----- Provided text
We have remarked that \(\mathfrak {d}F=0\) if \(F=\mathcal {E}[f]\) for some \(f :\mathbb {W} \rightarrow X\). A similar result is true if F is not precisely an embedded function, but rather a ‘cut-off’ embedded function; for this result we need to think in terms of tritiles rather than tiles. If \(F=\mathcal {E}[f]\) and \(\mathbb {A}\subset 3\mathbb {P}\), then \(\mathfrak {d}(\mathbb {1}_{\mathbb {A}}F) (\mathbf {P}) \ne 0\) only if P happens to be on the “boundary” of the set \(\mathbb {A}\); that is, if \(\mathbf {P}\in \mathbb {A}\) and there exists \(\mathbf {Q}\le \mathbf {P}\) with \(|I_{\mathbf {Q}}|=|I_{\mathbf {P}}|/3\) such that \(\mathbf {Q}\notin \mathbb {A}\), or if \(\mathbf {P}\notin \mathbb {A}\) and there exists \(\mathbf {Q}\le \mathbf {P}\) with \(|I_{\mathbf {Q}}|=|I_{\mathbf {P}}|/3\) such that \(\mathbf {Q}\in \mathbb {A}\). A crucial observation is that if \(\mathbb {A}\) is convex, then for any fixed \(x\in \mathbb {W}\) there exist at most two tritiles \(\mathbf {P}\) on the boundary of \(\mathbb {A}\) with \(x\in I_{\mathbf {P}}\).

3 Analysis in Banach Spaces

The harmonic analysis of functions \(f :\mathbb {W} \rightarrow X\) valued in a Banach space X exhibits phenomena that are not present in the scalar case \(X = \mathbb {C}\). Generally techniques that work for scalar-valued functions require geometric assumptions on X in order to have X-valued extensions. The most famous of these geometric assumptions is the UMD (Unconditional Martingale Differences) property, which we discuss in Sect. 3.2. We will also require the q-Hilbertian property (also referred to as the \(\theta \)-Hilbertian property in the literature). Before discussing these geometric assumptions we give a short introduction to Rademacher sums, a crucial tool in Banach-valued analysis without which not much can be said.

A relatively complete introduction to Banach-valued analysis is the incomplete series [19, 20]. The reader will benefit from having a copy of these references at hand while reading this paper.
----------
----- Entries supplied
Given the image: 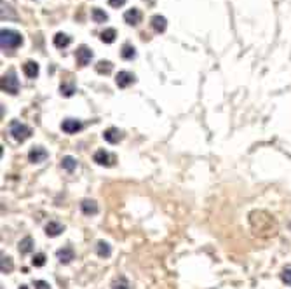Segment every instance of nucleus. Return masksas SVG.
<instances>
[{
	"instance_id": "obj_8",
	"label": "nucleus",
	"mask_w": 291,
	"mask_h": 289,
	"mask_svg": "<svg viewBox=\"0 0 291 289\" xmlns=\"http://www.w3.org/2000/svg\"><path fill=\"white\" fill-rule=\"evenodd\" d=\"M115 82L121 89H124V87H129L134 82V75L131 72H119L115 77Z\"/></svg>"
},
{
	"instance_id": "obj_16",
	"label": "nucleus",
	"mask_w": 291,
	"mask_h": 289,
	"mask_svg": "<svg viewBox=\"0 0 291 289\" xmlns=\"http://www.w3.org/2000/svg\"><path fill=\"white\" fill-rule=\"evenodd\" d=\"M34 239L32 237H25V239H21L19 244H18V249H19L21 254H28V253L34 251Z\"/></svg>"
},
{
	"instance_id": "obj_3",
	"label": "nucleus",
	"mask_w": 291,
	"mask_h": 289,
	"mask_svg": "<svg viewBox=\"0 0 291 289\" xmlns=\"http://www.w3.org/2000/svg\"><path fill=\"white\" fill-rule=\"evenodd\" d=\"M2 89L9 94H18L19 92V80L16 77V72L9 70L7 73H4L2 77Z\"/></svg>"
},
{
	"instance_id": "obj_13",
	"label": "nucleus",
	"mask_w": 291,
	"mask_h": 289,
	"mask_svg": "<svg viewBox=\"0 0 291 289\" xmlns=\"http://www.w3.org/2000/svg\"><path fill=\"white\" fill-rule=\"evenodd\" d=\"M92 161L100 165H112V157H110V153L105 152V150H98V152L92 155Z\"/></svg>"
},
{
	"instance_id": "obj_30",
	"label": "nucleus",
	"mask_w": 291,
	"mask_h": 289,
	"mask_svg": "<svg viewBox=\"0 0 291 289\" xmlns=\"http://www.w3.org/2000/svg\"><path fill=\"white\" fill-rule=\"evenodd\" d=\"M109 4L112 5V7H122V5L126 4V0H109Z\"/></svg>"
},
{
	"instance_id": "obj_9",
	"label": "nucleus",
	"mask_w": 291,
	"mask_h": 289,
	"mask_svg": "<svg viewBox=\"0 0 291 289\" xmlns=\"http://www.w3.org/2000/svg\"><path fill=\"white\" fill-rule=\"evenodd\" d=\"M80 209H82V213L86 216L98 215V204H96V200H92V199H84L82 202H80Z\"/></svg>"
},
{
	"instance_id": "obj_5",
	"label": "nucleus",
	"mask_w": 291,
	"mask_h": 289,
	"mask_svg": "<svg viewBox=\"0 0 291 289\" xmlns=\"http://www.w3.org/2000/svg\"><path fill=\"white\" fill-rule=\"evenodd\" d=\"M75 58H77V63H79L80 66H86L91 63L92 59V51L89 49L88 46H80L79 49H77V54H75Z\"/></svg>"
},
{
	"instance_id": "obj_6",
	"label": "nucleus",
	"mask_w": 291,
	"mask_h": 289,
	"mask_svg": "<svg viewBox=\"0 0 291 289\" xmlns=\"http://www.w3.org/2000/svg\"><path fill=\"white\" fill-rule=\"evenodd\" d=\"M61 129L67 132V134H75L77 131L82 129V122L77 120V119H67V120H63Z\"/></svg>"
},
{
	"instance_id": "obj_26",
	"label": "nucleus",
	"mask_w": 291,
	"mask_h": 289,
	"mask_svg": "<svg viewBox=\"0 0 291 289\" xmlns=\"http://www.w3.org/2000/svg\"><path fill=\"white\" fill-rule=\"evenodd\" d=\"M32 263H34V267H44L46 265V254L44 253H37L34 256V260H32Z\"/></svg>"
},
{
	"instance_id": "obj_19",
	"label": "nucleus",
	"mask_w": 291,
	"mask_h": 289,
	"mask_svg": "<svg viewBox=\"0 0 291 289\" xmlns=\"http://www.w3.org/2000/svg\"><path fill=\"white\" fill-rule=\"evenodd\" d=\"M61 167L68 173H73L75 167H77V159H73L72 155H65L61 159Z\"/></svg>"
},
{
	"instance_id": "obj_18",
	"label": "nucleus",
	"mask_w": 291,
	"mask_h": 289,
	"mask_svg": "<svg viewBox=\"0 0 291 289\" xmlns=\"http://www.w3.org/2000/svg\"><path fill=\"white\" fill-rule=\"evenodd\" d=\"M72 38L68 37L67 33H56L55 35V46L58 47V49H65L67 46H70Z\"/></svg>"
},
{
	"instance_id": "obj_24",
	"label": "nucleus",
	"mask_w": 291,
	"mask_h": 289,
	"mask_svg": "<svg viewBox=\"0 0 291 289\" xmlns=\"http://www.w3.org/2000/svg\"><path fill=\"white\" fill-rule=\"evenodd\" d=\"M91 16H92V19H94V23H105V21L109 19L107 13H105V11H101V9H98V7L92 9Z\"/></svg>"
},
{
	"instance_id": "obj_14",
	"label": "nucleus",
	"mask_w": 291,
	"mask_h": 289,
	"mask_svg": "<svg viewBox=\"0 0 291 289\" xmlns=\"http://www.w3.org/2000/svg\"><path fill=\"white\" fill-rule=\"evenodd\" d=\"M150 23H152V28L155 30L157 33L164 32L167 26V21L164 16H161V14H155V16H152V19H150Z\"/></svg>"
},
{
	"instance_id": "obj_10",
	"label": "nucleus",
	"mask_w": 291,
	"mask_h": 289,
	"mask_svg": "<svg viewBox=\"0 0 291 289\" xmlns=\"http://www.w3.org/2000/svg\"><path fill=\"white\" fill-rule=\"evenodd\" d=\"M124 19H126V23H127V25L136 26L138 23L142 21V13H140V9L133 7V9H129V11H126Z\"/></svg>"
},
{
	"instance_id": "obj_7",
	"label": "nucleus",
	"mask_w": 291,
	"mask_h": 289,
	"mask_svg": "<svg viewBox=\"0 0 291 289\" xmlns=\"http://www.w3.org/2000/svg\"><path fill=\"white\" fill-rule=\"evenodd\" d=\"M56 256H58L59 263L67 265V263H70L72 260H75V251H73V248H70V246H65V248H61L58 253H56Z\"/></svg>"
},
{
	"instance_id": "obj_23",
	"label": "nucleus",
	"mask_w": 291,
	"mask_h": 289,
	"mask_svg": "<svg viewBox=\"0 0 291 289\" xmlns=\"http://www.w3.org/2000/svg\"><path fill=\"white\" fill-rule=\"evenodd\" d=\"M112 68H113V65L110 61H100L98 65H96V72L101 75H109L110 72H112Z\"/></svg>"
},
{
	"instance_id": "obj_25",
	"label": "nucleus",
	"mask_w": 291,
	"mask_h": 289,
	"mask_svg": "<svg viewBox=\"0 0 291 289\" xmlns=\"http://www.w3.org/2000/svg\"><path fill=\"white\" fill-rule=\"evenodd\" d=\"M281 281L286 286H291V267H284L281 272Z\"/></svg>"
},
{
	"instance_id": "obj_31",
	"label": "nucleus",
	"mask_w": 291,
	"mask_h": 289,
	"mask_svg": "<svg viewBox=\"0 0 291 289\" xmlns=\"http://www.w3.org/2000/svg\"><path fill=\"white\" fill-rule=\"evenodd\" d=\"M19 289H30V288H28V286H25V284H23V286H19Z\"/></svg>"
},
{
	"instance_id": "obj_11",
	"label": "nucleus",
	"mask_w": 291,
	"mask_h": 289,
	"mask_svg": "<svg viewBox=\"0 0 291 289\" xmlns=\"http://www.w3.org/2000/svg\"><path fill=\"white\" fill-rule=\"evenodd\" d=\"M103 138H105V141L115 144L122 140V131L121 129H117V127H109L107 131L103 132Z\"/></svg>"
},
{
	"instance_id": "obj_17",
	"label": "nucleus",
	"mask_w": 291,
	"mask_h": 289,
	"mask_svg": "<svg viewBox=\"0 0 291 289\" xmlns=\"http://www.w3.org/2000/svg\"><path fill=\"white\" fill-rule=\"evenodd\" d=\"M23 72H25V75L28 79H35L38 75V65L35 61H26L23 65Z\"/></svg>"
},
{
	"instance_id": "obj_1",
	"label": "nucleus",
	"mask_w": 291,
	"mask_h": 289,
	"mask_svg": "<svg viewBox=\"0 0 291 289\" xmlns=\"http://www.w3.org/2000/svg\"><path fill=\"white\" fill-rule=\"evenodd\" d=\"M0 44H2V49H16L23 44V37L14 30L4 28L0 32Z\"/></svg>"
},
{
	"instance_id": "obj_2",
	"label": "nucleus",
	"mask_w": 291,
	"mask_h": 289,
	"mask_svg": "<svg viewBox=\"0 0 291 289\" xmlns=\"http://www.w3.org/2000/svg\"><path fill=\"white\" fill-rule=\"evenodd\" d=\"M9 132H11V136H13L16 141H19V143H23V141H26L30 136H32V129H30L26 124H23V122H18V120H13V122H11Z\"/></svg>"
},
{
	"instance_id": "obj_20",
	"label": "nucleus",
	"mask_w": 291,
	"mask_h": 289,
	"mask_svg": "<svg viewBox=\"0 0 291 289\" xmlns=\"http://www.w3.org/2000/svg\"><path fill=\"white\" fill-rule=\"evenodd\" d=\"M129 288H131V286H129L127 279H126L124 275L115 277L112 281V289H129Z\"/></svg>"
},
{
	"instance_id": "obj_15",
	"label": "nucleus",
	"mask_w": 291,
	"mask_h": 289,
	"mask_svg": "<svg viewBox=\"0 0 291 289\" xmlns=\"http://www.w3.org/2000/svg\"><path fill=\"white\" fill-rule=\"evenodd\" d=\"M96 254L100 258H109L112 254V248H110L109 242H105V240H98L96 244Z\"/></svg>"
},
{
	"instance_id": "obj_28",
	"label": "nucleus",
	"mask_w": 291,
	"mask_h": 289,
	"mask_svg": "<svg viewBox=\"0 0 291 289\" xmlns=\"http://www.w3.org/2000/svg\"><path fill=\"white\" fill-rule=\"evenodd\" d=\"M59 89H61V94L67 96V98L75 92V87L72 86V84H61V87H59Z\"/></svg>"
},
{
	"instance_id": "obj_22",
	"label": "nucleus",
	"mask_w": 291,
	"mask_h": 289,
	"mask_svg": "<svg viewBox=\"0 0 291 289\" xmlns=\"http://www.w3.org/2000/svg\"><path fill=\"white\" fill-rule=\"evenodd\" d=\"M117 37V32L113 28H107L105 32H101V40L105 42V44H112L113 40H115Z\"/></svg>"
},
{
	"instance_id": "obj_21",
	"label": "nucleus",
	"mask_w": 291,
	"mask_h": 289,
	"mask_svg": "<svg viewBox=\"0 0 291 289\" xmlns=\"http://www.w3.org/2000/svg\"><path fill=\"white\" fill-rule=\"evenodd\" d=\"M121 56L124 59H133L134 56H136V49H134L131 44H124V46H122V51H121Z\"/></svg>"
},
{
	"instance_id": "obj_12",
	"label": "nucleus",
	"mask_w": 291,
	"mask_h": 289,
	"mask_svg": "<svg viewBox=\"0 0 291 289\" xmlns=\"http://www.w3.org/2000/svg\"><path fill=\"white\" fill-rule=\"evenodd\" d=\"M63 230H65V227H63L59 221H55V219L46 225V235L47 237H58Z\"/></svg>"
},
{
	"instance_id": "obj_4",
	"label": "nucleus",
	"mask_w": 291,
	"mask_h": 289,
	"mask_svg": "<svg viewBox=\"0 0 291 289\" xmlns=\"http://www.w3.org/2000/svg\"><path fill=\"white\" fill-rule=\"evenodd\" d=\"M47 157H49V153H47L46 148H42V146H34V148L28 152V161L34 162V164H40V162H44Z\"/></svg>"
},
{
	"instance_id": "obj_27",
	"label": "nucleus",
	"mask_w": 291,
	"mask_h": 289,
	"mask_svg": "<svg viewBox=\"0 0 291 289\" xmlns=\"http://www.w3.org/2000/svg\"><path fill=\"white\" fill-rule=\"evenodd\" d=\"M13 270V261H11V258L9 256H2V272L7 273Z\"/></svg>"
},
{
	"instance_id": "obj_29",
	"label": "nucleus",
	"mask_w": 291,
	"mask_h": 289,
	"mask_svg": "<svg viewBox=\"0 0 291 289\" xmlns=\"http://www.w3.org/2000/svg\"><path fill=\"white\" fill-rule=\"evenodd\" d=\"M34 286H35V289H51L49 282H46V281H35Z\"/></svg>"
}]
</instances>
----------
----- Entries supplied
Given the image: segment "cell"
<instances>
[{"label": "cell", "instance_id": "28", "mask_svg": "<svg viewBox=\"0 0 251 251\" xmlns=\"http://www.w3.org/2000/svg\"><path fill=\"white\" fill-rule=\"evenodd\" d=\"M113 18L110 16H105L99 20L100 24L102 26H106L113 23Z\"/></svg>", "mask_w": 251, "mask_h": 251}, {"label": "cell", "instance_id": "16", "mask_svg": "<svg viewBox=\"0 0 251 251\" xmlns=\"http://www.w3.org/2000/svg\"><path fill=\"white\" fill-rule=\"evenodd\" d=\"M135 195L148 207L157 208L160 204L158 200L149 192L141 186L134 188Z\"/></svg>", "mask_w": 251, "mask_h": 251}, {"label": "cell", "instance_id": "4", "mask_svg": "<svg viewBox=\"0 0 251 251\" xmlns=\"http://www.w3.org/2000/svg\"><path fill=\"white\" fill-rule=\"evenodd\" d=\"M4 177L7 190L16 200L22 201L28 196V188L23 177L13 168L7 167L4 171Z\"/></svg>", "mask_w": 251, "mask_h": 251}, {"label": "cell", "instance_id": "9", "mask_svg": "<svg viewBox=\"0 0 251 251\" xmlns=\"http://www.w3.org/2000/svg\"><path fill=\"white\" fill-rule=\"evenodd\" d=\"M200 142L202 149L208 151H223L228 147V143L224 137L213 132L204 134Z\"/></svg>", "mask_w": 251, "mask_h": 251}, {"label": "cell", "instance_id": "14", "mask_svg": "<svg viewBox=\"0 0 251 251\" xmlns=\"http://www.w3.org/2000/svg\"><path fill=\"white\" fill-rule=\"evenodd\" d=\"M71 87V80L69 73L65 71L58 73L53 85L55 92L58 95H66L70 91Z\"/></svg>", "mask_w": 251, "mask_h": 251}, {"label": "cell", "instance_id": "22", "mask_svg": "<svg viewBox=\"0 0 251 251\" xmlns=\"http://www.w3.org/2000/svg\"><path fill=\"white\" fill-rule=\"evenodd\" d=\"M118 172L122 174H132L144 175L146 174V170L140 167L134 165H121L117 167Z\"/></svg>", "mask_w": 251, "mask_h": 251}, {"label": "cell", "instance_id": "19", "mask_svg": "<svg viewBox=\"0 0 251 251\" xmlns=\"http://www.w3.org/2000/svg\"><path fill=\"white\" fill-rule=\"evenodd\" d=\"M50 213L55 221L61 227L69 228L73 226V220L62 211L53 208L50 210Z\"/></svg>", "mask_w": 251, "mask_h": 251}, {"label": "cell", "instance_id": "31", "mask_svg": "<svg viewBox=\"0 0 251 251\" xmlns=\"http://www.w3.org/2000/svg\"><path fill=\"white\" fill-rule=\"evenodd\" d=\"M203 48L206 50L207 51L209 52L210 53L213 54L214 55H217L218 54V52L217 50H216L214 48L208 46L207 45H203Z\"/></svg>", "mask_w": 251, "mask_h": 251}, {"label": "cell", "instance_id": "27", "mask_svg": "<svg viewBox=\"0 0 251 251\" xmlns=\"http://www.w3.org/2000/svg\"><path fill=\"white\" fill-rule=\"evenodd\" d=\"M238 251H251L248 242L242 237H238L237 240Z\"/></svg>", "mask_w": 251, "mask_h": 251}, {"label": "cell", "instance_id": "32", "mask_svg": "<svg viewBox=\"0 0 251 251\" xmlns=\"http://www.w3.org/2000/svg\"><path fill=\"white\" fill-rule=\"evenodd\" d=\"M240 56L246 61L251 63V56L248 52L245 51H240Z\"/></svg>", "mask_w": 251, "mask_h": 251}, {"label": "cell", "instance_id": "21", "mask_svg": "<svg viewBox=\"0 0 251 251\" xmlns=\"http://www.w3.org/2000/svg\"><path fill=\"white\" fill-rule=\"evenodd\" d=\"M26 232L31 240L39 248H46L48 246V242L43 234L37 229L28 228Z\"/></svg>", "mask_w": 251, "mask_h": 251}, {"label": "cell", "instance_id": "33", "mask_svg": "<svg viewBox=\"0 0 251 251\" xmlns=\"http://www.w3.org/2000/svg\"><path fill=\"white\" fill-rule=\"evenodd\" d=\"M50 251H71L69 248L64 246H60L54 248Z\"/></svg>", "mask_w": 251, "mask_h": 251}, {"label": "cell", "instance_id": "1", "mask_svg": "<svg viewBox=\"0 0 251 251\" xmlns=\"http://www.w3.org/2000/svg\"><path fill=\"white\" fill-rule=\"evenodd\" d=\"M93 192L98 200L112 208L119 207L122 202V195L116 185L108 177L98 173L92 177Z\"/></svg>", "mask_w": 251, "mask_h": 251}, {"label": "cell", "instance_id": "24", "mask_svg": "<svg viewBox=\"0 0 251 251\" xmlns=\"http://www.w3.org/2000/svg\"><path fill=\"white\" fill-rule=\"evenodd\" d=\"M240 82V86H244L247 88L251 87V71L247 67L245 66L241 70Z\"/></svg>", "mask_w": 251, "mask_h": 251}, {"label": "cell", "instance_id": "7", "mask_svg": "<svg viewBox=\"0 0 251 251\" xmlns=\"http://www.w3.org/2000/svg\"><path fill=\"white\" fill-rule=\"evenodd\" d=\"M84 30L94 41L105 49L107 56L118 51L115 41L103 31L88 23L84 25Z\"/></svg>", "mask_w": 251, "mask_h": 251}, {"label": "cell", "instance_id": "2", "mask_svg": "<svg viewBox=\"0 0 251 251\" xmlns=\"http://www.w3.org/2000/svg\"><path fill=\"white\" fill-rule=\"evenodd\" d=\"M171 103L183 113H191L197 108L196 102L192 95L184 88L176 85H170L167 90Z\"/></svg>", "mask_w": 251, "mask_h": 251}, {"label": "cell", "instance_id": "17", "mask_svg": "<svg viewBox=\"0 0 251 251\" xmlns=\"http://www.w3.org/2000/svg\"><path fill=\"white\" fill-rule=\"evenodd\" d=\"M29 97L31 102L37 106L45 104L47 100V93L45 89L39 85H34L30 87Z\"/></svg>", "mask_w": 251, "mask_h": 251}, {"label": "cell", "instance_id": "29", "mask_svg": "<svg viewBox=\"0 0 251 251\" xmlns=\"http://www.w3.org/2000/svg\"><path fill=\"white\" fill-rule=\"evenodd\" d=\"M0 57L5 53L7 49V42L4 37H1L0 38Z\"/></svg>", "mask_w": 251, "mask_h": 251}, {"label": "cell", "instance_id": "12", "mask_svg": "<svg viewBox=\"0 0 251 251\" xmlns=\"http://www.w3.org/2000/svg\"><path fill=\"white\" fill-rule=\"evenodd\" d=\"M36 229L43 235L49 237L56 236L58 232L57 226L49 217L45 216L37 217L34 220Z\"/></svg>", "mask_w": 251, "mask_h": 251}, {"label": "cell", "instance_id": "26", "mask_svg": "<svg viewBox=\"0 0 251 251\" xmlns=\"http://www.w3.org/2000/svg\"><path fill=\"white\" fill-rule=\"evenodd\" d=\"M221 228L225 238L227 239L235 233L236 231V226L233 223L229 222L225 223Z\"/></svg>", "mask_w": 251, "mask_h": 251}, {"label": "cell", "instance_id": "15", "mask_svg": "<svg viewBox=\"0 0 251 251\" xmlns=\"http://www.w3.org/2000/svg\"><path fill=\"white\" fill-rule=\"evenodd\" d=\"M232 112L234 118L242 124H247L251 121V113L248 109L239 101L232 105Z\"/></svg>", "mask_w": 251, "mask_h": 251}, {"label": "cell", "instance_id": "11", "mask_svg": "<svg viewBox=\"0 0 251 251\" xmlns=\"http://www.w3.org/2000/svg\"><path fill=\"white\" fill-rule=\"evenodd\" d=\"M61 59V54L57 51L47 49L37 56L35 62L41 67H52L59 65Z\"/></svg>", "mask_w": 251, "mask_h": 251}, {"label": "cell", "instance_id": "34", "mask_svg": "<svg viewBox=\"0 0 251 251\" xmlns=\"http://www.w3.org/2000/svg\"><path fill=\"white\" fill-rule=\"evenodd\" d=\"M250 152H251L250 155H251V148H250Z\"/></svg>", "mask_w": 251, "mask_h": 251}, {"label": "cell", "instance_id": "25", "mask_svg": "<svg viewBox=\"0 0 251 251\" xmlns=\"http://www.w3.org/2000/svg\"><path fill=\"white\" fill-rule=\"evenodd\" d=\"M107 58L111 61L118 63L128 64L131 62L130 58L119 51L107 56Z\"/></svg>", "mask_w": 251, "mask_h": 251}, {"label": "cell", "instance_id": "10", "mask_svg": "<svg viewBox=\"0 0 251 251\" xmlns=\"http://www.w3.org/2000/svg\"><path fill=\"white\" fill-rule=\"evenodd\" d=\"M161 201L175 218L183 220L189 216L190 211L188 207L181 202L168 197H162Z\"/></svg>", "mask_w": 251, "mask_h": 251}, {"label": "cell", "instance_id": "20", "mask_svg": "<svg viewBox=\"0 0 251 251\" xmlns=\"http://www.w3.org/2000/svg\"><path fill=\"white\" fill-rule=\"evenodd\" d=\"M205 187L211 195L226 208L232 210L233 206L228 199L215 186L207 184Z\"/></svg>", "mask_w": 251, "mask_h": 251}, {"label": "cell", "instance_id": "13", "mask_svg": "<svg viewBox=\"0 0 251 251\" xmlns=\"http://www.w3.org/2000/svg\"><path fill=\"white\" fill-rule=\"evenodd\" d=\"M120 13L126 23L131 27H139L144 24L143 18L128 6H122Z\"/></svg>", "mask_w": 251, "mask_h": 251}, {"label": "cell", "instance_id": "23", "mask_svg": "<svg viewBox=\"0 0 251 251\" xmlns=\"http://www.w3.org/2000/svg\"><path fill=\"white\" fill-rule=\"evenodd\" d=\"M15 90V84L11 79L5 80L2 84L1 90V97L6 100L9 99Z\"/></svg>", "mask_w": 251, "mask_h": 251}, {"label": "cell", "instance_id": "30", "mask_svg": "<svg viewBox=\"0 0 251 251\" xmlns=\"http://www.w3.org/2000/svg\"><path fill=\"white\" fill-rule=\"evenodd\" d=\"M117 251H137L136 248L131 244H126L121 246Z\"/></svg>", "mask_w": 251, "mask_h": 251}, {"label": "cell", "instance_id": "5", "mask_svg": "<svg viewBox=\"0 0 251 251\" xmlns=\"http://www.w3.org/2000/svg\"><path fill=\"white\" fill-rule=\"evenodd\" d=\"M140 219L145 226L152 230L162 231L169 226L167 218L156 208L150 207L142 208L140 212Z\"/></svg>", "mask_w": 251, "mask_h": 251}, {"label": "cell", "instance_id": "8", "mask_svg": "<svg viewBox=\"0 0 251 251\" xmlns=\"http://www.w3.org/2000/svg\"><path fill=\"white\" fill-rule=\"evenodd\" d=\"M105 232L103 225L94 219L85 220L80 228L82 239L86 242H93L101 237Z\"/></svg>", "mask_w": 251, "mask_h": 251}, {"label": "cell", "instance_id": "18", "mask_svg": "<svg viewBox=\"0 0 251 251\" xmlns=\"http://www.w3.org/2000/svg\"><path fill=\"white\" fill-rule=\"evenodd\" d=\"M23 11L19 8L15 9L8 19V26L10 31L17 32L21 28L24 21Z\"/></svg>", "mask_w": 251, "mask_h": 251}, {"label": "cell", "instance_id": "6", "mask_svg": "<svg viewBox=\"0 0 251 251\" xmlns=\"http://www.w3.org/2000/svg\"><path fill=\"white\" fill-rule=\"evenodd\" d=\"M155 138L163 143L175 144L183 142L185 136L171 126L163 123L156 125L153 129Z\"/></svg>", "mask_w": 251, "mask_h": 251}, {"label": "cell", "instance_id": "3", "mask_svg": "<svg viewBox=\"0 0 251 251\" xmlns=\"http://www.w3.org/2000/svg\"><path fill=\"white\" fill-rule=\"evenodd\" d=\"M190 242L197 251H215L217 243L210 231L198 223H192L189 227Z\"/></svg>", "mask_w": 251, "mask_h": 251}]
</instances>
----------
### Task set
#1 From the excerpt on analysis in Banach spaces, list the tool and the two geometric properties of X that the section says it will introduce or require.
#2 In the Banach-space excerpt, which section is given for the discussion of the UMD property?
#3 Write the next part of the Banach-space analysis excerpt, starting after its final sentence.

### Answers to each task
#1 Rademacher sums; the UMD (Unconditional Martingale Differences) property; the q-Hilbertian property (also called the θ-Hilbertian property)

#2 Sect. 3.2

#3
3.1 Rademacher Sums

A great deal of scalar-valued harmonic analysis is connected with square functions; that is, functions of the form

$$\begin{aligned} t \mapsto \bigg ( \sum _{n=1}^N |f_n(t)|^2 \bigg )^{1/2} \qquad \forall t \in \mathbb {R}\end{aligned}$$

where \((f_n)_{n \in \{1,\ldots ,N\}}\) is a sequence of \(\mathbb {C}\)-valued functions on \(\mathbb {R}\) (for example). If X is a Banach lattice (or in particular, a function space), then for all finite sequences \((x_n)_{n=1}^N\) in X one can make sense of the quantity

$$\begin{aligned} \bigg ( \sum _{n=1}^N |x_n|^2 \bigg )^{1/2} \in X \end{aligned}$$

as an element of X. However, for general Banach spaces X, this is not possible. The correct X-valued analogue of a square function is a Rademacher sum, which is a quantity of the form

$$\begin{aligned} \mathbb {E}\bigg \Vert \sum _{n=1}^N \varepsilon _n x_n \bigg \Vert _X := \int _\Omega \bigg \Vert \sum _{n=1}^N \varepsilon _n(\omega ) x_n \bigg \Vert _X \, \mathrm {d}\omega , \end{aligned}$$

where \((x_n)_{n=1}^N\) is a finite sequence in X, and where \((\varepsilon _n)_{n=1}^N\) is a sequence of independent Rademacher variables on some probability space \(\Omega \), i.e. random variables taking the values \(\pm 1\) with probability 1/2. When X is a Banach lattice with finite cotype (for example, if \(X = L^p(\Xi )\) for some \(\sigma \)-finite measure space \(\Xi \), with \(p \in [1,\infty )\)), then Rademacher sums are equivalent to norms of square functions; that is,

$$\begin{aligned} \mathbb {E}\bigg \Vert \sum _{n=1}^N \varepsilon _n x_n \bigg \Vert _{X} \simeq \bigg \Vert \bigg ( \sum _{n=1}^N |x_n|^2 \bigg )^{1/2} \bigg \Vert _{X} \end{aligned}$$

(3.1)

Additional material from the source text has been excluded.